The given composite function is:

$$\begin{gathered} f\left(x\right)=4-3x \\ g\left(x\right)=\frac{1}{3}(4-x) \end{gathered}$$

When we are given two functions f and g, the composite function which is denoted by $f\circ g$is defined by $(f\circ g)\left(x\right)=f\left(g\right(x\left)\right)$.

$(f\circ g)\left(x\right)=f\left(g\right(x\left)\right)$

Now substitute $g\left(x\right)=\frac{1}{3}(4-x)$ in the function $f\left(g\right(x\left)\right)$,

Then the function will become $f\left(\frac{1}{3}\right(4-x\left)\right)$.
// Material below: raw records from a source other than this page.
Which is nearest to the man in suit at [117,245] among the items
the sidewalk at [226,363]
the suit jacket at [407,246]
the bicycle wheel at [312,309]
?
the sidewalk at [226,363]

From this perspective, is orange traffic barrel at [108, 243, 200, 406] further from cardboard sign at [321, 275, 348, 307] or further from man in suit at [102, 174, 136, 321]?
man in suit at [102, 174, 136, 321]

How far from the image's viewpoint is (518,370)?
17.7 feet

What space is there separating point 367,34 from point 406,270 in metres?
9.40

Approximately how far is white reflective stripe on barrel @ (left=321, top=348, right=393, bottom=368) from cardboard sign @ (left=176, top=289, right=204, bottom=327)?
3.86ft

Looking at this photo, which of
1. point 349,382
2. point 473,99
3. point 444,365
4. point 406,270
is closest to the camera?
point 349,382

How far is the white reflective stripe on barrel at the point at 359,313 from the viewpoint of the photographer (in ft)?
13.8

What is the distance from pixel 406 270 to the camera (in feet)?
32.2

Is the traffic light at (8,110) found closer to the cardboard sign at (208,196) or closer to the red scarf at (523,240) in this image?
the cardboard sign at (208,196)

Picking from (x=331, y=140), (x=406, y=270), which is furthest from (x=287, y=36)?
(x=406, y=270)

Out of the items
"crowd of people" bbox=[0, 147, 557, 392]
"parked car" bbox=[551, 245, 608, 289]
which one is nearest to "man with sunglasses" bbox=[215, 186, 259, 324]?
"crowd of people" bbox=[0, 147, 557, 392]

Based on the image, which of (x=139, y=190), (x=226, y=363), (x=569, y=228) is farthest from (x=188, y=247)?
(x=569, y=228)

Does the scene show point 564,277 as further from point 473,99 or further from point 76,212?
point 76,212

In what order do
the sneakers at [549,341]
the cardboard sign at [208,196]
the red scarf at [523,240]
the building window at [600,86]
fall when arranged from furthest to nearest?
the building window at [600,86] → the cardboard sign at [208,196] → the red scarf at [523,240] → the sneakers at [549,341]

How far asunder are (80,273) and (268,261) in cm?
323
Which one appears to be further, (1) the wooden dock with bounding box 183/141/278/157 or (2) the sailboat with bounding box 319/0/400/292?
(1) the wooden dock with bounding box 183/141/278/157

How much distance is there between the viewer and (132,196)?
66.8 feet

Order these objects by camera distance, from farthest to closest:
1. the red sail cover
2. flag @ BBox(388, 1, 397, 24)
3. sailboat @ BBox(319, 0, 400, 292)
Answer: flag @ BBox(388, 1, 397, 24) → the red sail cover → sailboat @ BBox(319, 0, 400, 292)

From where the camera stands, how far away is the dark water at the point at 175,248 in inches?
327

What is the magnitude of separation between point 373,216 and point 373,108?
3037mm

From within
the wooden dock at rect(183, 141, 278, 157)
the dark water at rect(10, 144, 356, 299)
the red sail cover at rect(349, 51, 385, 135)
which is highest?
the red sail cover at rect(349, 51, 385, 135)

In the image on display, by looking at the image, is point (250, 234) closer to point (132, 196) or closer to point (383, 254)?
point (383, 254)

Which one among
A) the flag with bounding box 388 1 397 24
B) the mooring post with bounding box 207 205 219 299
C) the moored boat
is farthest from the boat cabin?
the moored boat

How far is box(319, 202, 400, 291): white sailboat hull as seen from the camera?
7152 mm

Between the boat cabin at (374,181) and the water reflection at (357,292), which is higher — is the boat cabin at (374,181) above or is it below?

$$\begin{gathered} f\left(\frac{1}{3}\right(4-x\left)\right)=4-3\left(\frac{1}{3}\right(4-x\left)\right) \\ =4-3\left(\frac{4-x}{3}\right) \\ =4-4+x \\ =x \end{gathered}$$

Therefore,$(f\circ g)\left(x\right)=x$.

$(g\circ f)\left(x\right)=g\left(f\right(x\left)\right)$

Substitute $f\left(x\right)=4-3x$ in the function $g\left(f\right(x\left)\right)$,

$$\begin{gathered} (g\circ f)\left(x\right)=g\left(f\right(x\left)\right) \\ =g(4-3x) \\ =\frac{1}{3}(4-(4-3x\left)\right) \\ =\frac{1}{3}(4-4+3x) \\ =x \end{gathered}$$

Therefore, $(g\circ f)\left(x\right)=x$.

It is shown that $(f\circ g)\left(x\right)=(g\circ f)\left(x\right)=x$.